Appendix II: Professional Qualifications: Ethnography
When seeking assistance in the identification, evaluation, and management
of traditional cultural properties, agencies should normally seek out
specialists with ethnographic research training, typically including,
but not necessarily limited to:
I. Language skills: it is usually extremely important to talk in their
own language with those who may ascribe value to traditional cultural
properties. While ethnographic fieldwork can be done through interpreters,
ability in the local language is always preferable.

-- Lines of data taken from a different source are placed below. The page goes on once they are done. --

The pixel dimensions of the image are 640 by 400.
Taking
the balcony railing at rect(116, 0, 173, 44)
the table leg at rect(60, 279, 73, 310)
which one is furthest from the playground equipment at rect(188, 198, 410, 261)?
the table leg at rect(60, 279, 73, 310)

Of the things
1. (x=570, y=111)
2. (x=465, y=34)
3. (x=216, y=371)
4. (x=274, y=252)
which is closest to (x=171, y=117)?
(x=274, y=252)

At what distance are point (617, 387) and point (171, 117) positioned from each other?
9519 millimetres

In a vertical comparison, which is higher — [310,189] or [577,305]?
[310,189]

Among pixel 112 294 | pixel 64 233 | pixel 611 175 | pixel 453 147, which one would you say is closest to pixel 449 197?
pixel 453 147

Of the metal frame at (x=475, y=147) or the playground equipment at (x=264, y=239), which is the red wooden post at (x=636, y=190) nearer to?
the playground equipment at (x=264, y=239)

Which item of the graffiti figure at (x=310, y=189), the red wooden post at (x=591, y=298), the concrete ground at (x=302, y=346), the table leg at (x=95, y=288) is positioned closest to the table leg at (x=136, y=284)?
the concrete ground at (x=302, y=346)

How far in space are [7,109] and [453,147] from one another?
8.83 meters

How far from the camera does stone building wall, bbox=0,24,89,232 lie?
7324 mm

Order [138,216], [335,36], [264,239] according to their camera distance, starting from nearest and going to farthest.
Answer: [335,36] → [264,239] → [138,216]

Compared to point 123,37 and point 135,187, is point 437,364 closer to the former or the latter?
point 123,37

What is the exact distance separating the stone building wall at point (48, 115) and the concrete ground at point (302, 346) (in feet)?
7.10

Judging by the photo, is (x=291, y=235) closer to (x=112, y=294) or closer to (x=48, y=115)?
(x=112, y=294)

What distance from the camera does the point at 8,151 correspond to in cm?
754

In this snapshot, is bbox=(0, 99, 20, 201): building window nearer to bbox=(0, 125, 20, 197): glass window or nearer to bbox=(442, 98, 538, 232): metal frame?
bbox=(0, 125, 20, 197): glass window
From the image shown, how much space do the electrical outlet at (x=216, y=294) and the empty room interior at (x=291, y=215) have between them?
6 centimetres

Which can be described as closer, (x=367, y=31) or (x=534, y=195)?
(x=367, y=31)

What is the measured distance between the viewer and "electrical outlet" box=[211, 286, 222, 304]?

II. Interview skills, for example:
- * The ability to approach a potential informant in his or her own
cultural environment, explain and if necessary defend one's research,
conduct an interview and minimize disruption, elicit required information,
and disengage from the interview in an appropriate manner so that
further interviews are welcome; and
- * The ability to create and conduct those types of interviews that
are appropriate to the study being carried out, ensuring that the
questions asked are meaningful to those being interviewed, and that
answers are correctly understood through the use of such techniques
as translating and back-translating. Types of interviews normally
carried out by ethnographers, one or more of which may be appropriate
during evaluation and documentation of a traditional cultural property,
include:
- semi-structured interview on a broad topic;
- semi-structured interview on a narrow topic;
- structured interview on a well defined specific topic; open
ended life history/life cycle interview; and
- genealogical interview.
III. Skill in making and accurately recording direct observations of human
behavior, typically including:
- * The ability to observe and record individual and group behavior
in such a way as to discern meaningful patterns; and
- * The ability to observe and record the physical environment in
which behavior takes place, via photography, mapmaking, and written
description.
IV. Skill in recording, coding, and retrieving pertinent data derived
from analysis of textural materials, archives, direct observation, and
interviews.
Proficiency in such skills is usually obtained through graduate and
post-graduate training and supervised experience in cultural anthropology
and related disciplines, such as folklore/ folklife.